In addition, the school is developing an advisory program through which students will meet 20 minutes a day with the same teacher.

Teacher pay is another area in which Sci High faces “stiff competition from other schools,” MacPhee said. One of every four teachers will not be returning next year, the school estimates, and so Sci High is recruiting teachers through Craigslist and teacher fairs, such as Teach NOLA.  So far 23 candidates have been interviewed and two hired, both of them experienced teachers.

Newly minted Recovery School District schools challenge Sci High’s access to new recruits by offering up to $2,000 in signing bonuses, financed through grants and $250,000 in startup money.
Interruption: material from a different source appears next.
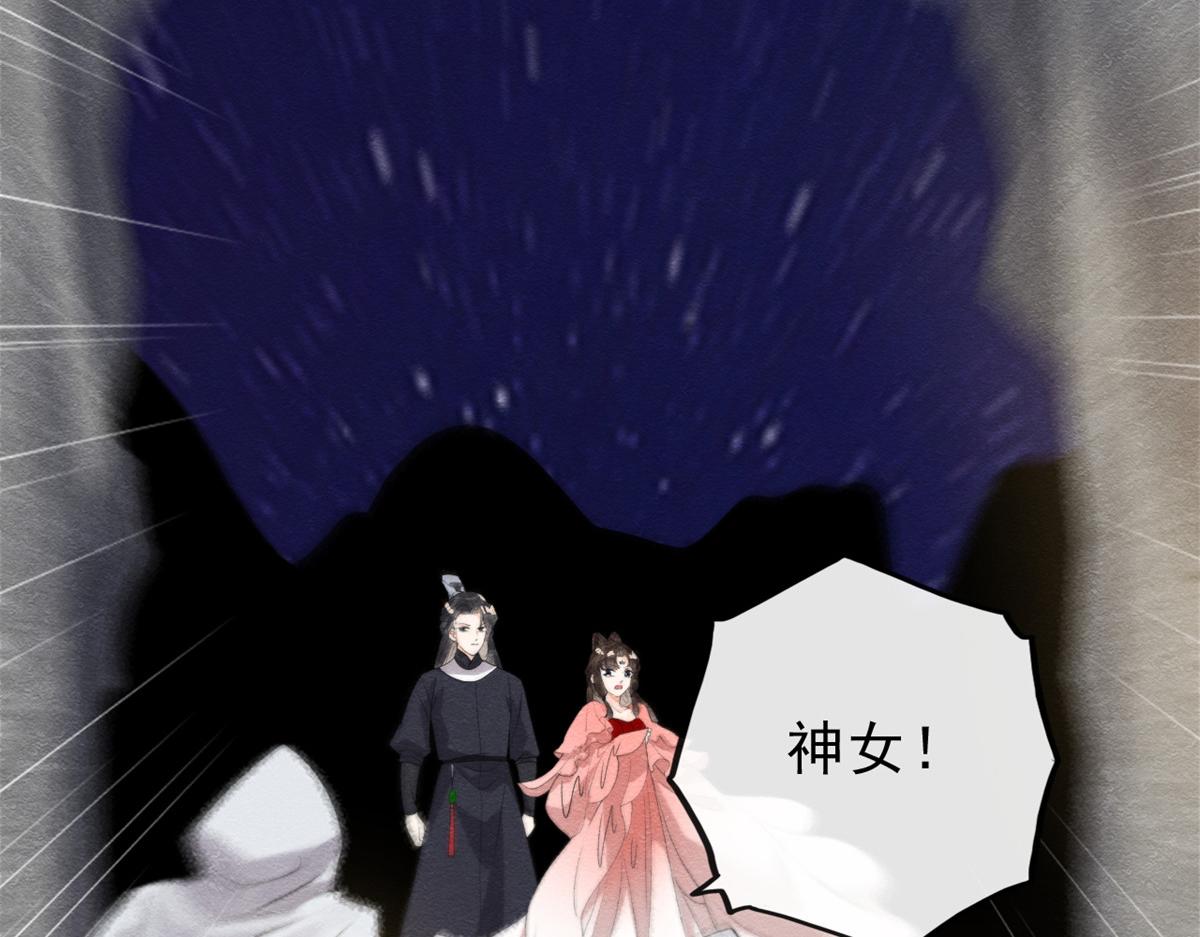 第17话 互相算计，请您更衣55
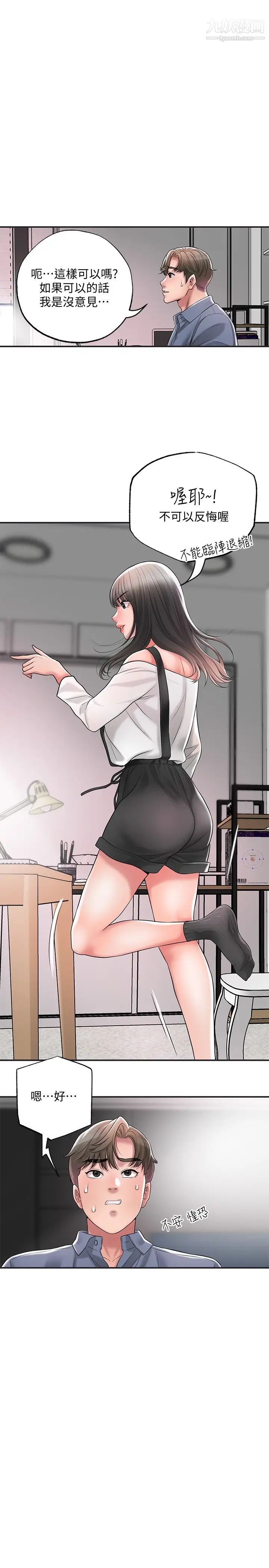 52.jpg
Despite the competition, Sci High insists that all teachers meet high expectations.

“I’m very much attracted to people who are deeply committed and will work very hard to do whatever it takes,” MacPhee said. “I want a teacher who is going to develop a good relationship with the students and who will be very adaptable.”

French added that, in addition to a teacher’s passion and willingness to work hard, he or she must also work to build institutional knowledge.

In other news, with Sci High still searching for a financial director, French provided a broad-brush report indicating that 57.33 percent of the budget for the current school year has been spent. The number is in stride with projections, though cash flow problems may lie ahead.

Board member Martha McKnight reported that 60% of applications to local foundations have been submitted in the past month and half. The school did not receive a grant from the federal Striving Readers Comprehensive Literacy program but intends to reapply next year.

“We weren’t counting on the money, but it would’ve made our lives easier,” McKnight said.